While a preferred embodiment of the invention has been described herein, it will be appreciated that a number of variations and modifications will suggest themselves to those skilled in the pertinent arts. For example, the configurations of the cap 16 and the nipple 26 described herein are exemplary only, and may be varied to suit different configurations, uses, and applications of the dispenser 10. Likewise, equivalent structures to the hooked inner end 36 of the tube 34 may be utilized. For example, the inner end portion of the tube 34 may be formed with an enlarged diameter that is larger than the diameter of the passage 24, so that the enlarged end cannot pass through the passage. These and other variations and modifications of the preferred embodiment disclosed herein are equivalents to the analogous structure described above and illustrated in the drawings, and should be considered within the spirit and scope of the invention, as defined in the claims that follow.

Claims

1. An improved squeeze bottle dispenser, of the type including a squeezable container, a container cap including a distally-extending nipple having a central passage communicating with the interior of the container, the nipple having a distal end opening defining a distal opening of the passage, wherein the improvement comprises:

an extensible dispensing tube extending from the interior of the container through the passage, the tube having an outer end terminating in a dispensing orifice, the tube being movable between a retracted position and an extended position, wherein the tube has a first outside diameter and the nipple has a second outside diameter larger than the first outside diameter;

a removable closure that is sealingly engageable with both the outer end portion of the tube and the nipple, so as to seal both the passage and the dispensing orifice when the tube is in its retracted position, and the dispensing orifice separately when the tube is in its extended position, wherein the closure includes a proximal end opening, a distal portion having a first inside diameter approximately equal to the first outside diameter, and a proximal portion between the proximal end opening and the distal portion and having a second inside diameter approximately equal to the second outside diameter.

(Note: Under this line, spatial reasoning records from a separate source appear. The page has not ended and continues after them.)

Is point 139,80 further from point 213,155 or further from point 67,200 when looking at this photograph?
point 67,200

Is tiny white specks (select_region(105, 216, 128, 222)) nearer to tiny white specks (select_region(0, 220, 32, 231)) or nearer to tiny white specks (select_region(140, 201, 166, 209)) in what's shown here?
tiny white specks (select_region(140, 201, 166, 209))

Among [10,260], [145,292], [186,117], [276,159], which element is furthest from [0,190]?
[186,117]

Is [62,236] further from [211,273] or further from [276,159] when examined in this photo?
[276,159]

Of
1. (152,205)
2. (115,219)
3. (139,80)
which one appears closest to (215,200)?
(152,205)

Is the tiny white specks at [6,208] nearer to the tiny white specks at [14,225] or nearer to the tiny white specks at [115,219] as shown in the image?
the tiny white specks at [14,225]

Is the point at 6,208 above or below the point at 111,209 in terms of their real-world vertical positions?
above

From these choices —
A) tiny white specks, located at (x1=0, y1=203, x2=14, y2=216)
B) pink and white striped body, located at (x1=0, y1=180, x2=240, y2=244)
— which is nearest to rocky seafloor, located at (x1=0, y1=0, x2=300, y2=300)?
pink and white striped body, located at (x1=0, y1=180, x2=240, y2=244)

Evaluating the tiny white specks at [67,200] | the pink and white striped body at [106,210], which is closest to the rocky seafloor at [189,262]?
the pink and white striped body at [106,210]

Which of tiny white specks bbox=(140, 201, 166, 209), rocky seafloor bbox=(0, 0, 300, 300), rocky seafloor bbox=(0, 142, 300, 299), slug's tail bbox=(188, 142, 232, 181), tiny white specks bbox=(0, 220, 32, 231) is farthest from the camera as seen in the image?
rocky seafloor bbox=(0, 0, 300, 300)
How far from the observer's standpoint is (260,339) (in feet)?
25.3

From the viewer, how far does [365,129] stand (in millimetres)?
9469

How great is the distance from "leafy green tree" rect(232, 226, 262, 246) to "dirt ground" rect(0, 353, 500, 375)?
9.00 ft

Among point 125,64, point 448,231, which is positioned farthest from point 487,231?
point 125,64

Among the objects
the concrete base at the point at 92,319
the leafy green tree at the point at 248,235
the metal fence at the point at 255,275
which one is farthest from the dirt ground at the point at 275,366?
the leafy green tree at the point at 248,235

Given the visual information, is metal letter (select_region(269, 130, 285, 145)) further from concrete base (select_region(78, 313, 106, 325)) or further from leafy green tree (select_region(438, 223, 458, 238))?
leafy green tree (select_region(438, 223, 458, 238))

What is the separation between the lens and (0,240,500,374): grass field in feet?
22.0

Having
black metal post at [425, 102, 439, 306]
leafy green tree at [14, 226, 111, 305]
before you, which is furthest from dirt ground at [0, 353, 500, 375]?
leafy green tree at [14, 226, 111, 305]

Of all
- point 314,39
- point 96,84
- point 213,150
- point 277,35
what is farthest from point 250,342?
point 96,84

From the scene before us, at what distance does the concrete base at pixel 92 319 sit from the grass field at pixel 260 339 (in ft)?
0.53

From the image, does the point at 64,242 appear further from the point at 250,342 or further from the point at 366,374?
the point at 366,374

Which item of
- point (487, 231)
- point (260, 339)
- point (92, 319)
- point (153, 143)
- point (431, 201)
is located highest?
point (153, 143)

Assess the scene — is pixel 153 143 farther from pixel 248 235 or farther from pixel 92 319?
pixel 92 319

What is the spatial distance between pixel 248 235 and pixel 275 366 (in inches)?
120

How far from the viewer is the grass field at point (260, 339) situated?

2. The dispenser of claim 1, wherein the tube is spring-biased toward its extended position when it is in its retracted position.

3. The dispenser of claim 1, wherein the tube is maintained in its retracted position under tension by the engagement of the closure with the tube and the nipple.

4. The dispenser of claims 1, 2 or 3, wherein the container has a closed end remote from the cap, and wherein the tube has an inner end portion that abuts against the closed end when the tube is in its retracted position, the inner end portion of the tube being configured so as to be unable to enter the passage.

5. The dispenser of claims 1, 2, or 3, wherein the nipple has an interior surface surrounding the passage that forms a bearing surface for the tube.